On Fri, 13 Mar 2020 at 16:47, Valentin Schneider
<valentin.schneider@xxxxxxx> wrote:
>
>
> On Fri, Mar 13 2020, Vincent Guittot wrote:
> >> > And with more coffee that's another Doh, ASYM_PACKING would end up as
> >> > migrate_task. So this only affects the reduced capacity migration, which
> >>
> >> yes ASYM_PACKING uses migrate_task and the case of reduced capacity
> >> would use it too and would not be impacted by this patch. I say
> >> "would" because the original rework of load balance got rid of this
> >> case. I'm going to prepare a separate fix for this
> >
> > After more thought, I think that we are safe for reduced capacity too
> > because this is handled in the migrate_load case. In my previous
> > reply, I was thinking of the case where rq is not overloaded but cpu
> > has reduced capacity which is not handled. But in such case, we don't
> > have to force the migration of the task because there is still enough
> > capacity otherwise rq would be overloaded and we are back to the case
> > already handled
> >
>
> Good point on the capacity reduction vs group_is_overloaded.
>
> That said, can't we also reach this with migrate_task? Say the local

The test has only been added for migrate_util so migrate_task is not impacted

> group is entirely idle, and the busiest group has a few non-idle CPUs
> but they all have at most 1 running task. AFAICT we would still go to
> calculate_imbalance(), and try to balance out the number of idle CPUs.
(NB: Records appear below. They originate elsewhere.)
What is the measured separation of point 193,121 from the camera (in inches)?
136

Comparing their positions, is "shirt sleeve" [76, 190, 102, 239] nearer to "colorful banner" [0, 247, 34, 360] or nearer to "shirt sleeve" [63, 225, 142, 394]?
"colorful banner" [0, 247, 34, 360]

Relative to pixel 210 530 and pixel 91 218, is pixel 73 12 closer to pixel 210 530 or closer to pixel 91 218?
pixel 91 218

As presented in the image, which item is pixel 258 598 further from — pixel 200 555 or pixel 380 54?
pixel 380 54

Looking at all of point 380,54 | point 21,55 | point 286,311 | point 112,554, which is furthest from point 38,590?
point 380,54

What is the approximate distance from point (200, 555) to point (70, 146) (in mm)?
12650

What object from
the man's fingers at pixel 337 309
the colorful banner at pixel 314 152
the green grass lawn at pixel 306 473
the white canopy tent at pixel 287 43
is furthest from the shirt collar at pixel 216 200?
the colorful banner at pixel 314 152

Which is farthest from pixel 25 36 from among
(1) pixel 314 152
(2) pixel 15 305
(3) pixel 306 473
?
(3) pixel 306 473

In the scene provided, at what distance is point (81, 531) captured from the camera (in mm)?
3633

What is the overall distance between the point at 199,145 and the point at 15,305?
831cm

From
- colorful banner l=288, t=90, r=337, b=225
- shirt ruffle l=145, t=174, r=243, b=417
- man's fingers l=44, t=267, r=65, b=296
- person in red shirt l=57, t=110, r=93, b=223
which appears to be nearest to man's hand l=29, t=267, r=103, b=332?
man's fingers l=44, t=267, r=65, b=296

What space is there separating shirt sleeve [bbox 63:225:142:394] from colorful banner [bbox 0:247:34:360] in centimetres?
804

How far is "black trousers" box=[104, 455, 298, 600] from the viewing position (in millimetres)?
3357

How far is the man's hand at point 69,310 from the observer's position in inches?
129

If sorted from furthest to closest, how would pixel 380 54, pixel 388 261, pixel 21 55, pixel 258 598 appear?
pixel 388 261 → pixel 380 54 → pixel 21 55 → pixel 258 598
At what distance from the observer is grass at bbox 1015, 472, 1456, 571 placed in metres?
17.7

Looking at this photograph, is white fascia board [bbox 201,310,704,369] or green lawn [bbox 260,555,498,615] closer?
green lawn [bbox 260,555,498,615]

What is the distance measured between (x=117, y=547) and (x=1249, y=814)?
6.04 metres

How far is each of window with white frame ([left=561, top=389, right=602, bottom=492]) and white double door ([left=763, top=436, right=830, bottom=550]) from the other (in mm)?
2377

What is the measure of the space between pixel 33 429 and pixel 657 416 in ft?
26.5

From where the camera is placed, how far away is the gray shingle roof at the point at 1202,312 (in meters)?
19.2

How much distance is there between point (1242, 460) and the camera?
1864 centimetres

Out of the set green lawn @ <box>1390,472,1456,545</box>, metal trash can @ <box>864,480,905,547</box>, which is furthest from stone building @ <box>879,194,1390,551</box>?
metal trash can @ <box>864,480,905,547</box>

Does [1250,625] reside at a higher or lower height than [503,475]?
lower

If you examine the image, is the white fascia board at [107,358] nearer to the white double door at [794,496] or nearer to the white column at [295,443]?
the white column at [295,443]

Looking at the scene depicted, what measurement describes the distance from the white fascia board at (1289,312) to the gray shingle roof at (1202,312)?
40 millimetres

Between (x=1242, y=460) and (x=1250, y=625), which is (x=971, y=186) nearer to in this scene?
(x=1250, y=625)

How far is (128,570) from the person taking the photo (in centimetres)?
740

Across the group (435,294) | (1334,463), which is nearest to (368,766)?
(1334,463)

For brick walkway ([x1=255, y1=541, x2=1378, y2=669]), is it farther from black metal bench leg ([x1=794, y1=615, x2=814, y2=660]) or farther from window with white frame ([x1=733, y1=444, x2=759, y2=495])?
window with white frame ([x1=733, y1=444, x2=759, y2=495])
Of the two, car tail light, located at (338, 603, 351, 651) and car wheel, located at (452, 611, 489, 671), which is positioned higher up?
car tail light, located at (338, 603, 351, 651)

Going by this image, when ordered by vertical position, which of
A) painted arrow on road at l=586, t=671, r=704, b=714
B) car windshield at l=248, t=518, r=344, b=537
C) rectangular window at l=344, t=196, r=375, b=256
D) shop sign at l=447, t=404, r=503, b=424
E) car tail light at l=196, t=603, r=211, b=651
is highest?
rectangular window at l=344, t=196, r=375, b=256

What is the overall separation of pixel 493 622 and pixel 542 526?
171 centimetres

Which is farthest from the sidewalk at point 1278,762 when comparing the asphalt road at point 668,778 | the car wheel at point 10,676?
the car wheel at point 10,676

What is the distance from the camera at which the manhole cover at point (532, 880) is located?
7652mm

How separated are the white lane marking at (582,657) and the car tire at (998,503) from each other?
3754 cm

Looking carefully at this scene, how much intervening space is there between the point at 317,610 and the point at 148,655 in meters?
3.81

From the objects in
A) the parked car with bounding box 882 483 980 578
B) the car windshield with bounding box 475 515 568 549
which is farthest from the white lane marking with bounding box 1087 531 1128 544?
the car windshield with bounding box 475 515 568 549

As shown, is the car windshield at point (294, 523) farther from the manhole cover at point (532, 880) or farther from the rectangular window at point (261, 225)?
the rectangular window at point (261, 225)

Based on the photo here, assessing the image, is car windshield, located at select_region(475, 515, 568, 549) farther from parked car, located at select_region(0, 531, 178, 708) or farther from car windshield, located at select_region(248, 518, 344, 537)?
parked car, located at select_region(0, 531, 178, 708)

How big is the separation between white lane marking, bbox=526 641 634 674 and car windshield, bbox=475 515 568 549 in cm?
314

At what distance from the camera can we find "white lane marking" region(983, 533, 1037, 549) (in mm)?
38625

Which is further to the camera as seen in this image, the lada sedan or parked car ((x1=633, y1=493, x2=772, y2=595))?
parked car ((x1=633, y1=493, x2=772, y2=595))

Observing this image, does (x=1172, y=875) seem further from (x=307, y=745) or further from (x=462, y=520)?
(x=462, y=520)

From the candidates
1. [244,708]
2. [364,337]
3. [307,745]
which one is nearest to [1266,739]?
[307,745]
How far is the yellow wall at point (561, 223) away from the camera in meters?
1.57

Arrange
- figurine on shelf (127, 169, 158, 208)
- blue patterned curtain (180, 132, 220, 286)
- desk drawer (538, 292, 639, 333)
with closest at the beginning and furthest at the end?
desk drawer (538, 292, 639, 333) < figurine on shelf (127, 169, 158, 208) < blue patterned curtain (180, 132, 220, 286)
such case is handled by migrate_task when we try to even the number of
tasks between groups

>
> If the migration_type is migrate_util, that can't happen because of this
> change. Since we have this progressive balancing strategy (tasks -> util
> -> load), it's a bit odd to have this "gap" in the middle where we get
> one less possibility to trigger active balance, don't you think? That
> is, providing I didn't say nonsense again :)

Right now, I can't think of a use case that could trigger such
situation because we use migrate_util when source is overloaded which
means that there is at least one waiting task and we favor this task
in priority

>
> It's not a super big deal, but I think it's nice if we can maintain a
> consistent / gradual migration policy.
>
> >>
> >> > might be hard to notice in benchmarks.